Z kolei nadmiernie kompensując schemat nieufności łatwo można zacząć zachowywać się w agresywny sposób. Takie osoby mogą atakować innych, oskarżać i obwiniać ich o próby wykorzystania i działania na ich szkodę. W kłótniach mogą obrażać i wyzywać partnera. Mogą również manipulować, kłamać i składać obietnice bez zamiaru ich dotrzymania. Mogą też mścić się aby w ten sposób zrewanżować się za faktyczne i domniemane krzywdy. Próbując nie dopuścić do bycia zranionym czy wykorzystanym łatwo mogą stać się katem raniącym i wykorzystującym innych.

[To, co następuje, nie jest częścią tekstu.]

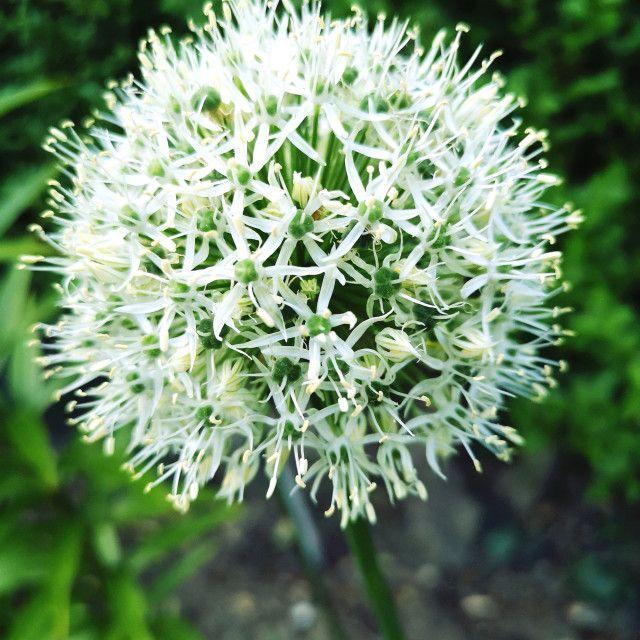White Allium Flower By Louisa Jennings Flowers Allium Flowers Flowers Photography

Zobacz przykłady działania schematu nieufności/skrzywdzenia w życiu.
Skąd bierze się Schemat Nieufności?
U podłoża schematu nieufności zazwyczaj leżą doświadczenia bycia zranionym, zdradzonym, upokarzanym czy wykorzystywanym. Osoby, u których rozwinął się schemat nieufności, zwykle mają za sobą któreś z poniższych doświadczeń:
- Fizyczna przemoc ze strony kogoś z bliskiego otoczenia – matki, ojca, rodzeństwa bądź innych osób. Warto tu zaznaczyć, że schemat nieufności mogę rozwinąć nie tylko jako ofiara przemocy, ale również jako dziecko będące jej świadkiem.
- Doświadczenie wykorzystania seksualnego albo innego rodzaju nadużyć – np. bycie dotykanym w dwuznaczny sposób, próby molestowania itp. Niektórzy moi pacjenci pochodzący z rodzin z problemem alkoholowym opisują zapamiętane z wczesnych lat życia „pijatyki”, matkę uprawiającą seks z obcymi mężczyznami, pijanych mężczyzn zaglądających bądź nawet kładących się do łóżka dziecka i inne tego typu sceny.
- Bycie ofiarą przemocy werbalnej, czyli wyszydzania, obrażania, wyzywania – jej źródłem mogli być członkowie rodziny, ale również znęcający się rówieśnicy.
- W najbliższym otoczeniu dziecka był ktoś, komu nie można było ufać – taka osoba mogła zdradzać powierzone jej tajemnice, wykorzystywać słabości, manipulować dla osiągnięcia jakichś własnych korzyści, okłamywać czy nie dotrzymywać obietnic.
- Bycie zmuszanym do robienia rzeczy wbrew sobie pod groźbą ciężkiej kary czy nawet odrzucenia.
Czasem też schemat nieufności może rozwinąć się gdy dziecko samo nie doświadcza krzywd, ale mający schemat nieufności rodzic „zaraża” nim dziecko opowiadając jak (oczywiście w swojej subiektywnej, podsuwanej przez schemat interpretacji) uniknął wykorzystania, nie dał się oszukać, zaatakował pierwszy itp.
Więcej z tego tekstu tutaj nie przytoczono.